From 6 to 9 December 2018 close to 150 people gathered in Ireland for the European Inhibitor Summit, an event organised by the European Haemophilia Consortium (EHC) for people affected by inhibitors to factor replacement therapy treatment. The European Inhibitor Network (EIN) was formed five years ago to provide a peer support system where people affected by inhibitors can meet, exchange and seek support from each other, as well as empower and train them to become strong and active advocates in their own right when they return home. These are patients that often would not have met anyone else like them in their lifetime just because of the rarity of their condition and until recently people with inhibitors were faced with very limited and costly treatment options, which meant that unlike their non-inhibitors counterparts with haemophilia, their health, isolated at home and denied access to education locally let alone the opportunity to travel. This in turn has had a profound negative impact on their own and their family's mental and general health as well as social and economic life.
New ground-breaking advances in treatment have finally taken place over the last five years allowing individuals to to travel and start to experience better lives. For the third year running, this event was held in Barretstown in Ireland, a not-for-profit camp where everything is designed to accommodate people with reduced mobility and special needs. Besides building a community, the objective of the camp was to provide information about latest medical and scientific updates and advances in care. There was a mix of lectures on scientific, medical and care topics, but also free time built into the programme for families to spend some quality time together, and do some recreational and social activities that they wouldn't normally get to do.
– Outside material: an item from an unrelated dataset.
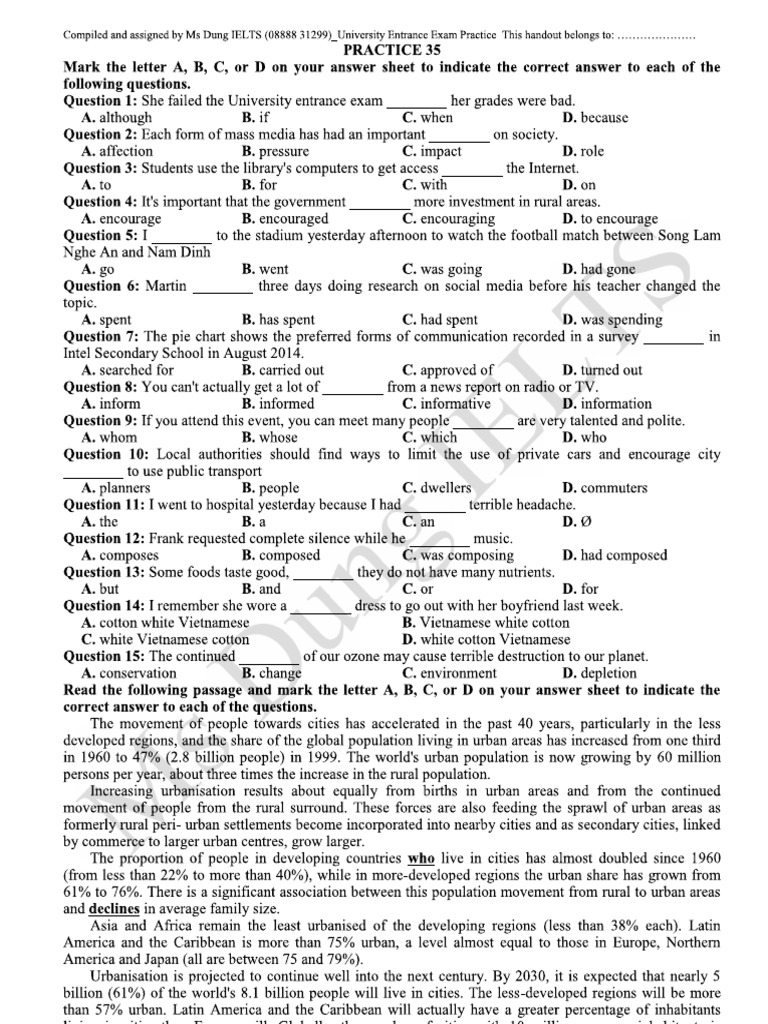 337 | PDF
As volunteers , two DDUH staff were involved in the design and delivery of the camp education activities. The presences of dental disease has a huge burden for this group who are often not able to access safe care which can result in prolonged haemorrhage or even death. Dental Hygienist tutor Sviatlana Anishchuck is currently staying for a Master’s Degree and she delivered inspiring and interactive workshops for children and adolescents about behaviours around sugar and diet in order to reduce caries risk. She also was on hand to advise patients and parents about effective oral hygiene practices adapted in the presence of elbow and shoulder joint restrictions and was able to address and allay fears about bleeding from the mouth when toothbrushing which is a major topic of her own research. Sviatlana is originally from Belarus and along with her language was able to converse fluently in English and in Russian which was a huge advantage for many of the Eastern European participants who were evidently receiving appropriate and evidence based dental education for the first time in their lives and especially important for those who had never or rarely visited a dentist.
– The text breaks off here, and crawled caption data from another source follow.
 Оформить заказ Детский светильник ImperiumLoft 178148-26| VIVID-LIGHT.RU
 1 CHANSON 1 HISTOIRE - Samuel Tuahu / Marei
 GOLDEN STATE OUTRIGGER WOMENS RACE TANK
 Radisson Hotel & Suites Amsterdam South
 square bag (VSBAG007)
Dr Alison Dougall, Consultant in Medically Compromised Patients delivered training for patients and the teams that treat them about how to plan safe dental care in view of the recent new technologies in haemophilia care which now permits safe surgery for the first time. She introduced families and medical teams to the concept of biological and minimal intervention dentistry and essential home preventive regimes which will be the cornerstone of care for those people currently without access to these new technologies and products and cannot receive more invasive dental procedures. Dr Dougall is on the Medical Advisory Board of the EHC advising on oral health strategy and dental care for people with bleeding disorders. In 2018 she was awarded the Brian O’Mahony Award for outstanding achievement and service to people with haemophilia in Ireland in the year of the 50th anniversary of the Irish Haemophilia Society.